In conclusion, Congress finds itself in a race against time to finalize federal agencies’ spending plans for the upcoming fiscal year. While the figures being disputed are relatively small in comparison to the overall budget, the nation’s substantial debt deficit remains a pressing concern. By closely examining the CBO’s projections, it becomes evident that prudent measures are needed to address this issue and secure a healthier economic future for the United States.
The Growing Deficit: A Looming Crisis
The Department of Health and Human Services, the Social Security Administration, and the Treasury Department are the top three federal agencies projected to spend the most money in the coming decade.
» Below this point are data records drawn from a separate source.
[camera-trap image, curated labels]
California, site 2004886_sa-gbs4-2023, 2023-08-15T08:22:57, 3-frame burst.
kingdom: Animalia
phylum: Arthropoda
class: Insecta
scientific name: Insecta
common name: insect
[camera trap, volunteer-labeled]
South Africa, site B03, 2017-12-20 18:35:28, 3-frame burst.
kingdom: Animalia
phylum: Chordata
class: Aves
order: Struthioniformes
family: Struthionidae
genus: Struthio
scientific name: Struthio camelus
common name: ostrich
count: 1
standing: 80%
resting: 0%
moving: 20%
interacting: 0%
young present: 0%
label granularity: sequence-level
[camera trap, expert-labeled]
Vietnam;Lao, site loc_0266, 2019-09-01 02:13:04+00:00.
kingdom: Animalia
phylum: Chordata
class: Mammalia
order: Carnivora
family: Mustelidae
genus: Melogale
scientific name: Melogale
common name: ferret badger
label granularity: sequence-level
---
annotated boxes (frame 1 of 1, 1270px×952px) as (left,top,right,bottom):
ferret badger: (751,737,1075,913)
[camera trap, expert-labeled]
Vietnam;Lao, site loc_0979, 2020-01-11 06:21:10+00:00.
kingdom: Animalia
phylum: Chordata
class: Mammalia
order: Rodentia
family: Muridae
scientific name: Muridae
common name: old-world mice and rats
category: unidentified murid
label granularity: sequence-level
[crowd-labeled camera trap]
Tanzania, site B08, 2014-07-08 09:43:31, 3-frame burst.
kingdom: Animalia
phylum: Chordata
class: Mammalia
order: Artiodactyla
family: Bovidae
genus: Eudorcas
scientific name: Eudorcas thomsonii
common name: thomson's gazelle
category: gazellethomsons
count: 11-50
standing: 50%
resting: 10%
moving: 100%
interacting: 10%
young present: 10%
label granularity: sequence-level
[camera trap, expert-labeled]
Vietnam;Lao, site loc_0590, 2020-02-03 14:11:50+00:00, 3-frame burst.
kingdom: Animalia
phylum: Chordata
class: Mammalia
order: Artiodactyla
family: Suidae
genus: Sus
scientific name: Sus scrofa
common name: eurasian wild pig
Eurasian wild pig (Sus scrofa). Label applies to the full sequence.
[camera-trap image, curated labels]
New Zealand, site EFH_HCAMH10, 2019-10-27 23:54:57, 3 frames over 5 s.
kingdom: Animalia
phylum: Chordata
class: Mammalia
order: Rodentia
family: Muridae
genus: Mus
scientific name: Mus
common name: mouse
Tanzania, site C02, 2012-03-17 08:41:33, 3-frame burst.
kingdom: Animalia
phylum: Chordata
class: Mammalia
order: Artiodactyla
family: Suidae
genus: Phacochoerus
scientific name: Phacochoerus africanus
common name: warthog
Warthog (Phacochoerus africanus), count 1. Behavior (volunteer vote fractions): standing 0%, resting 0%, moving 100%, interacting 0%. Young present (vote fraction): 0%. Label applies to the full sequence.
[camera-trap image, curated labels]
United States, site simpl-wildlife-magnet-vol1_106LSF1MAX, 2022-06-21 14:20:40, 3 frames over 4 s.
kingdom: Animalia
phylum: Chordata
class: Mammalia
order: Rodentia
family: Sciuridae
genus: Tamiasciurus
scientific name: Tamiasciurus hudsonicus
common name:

The Congressional Budget Office (CBO) estimates a staggering $1.4 trillion gap, or deficit, for 2023 alone, with the annual deficit expected to rise over the next 10 years, reaching $2.7 trillion by 2033.
If these projections hold true, the deficit for 2033 would amount to 6.9% of the gross domestic product (GDP), a level exceeded only five times since 1946. Furthermore, public debt in that year is expected to reach an all-time high of 118% of GDP, including all federal debt held by various entities outside the U.S. government.
However, some experts, like Jim Reid of Deutsche Bank, believe these numbers may be overly optimistic. Reid points out that previous projections from 2009 expected the debt as a percentage of GDP in 2023 to be 57.5%, rather than the projected 98.0% today.
The rapidly growing public debt, coupled with rising interest rates over the past 18 months, means that the government will have to allocate a significant portion of its total spending to cover the net interest on public debt—estimated to be 14% of total spending in 2033. This last occurred during the mid-to-late 1980s when Washington began focusing on deficit reduction, although the process spanned several years.
It is clear that immediate attention is needed to address this escalating crisis.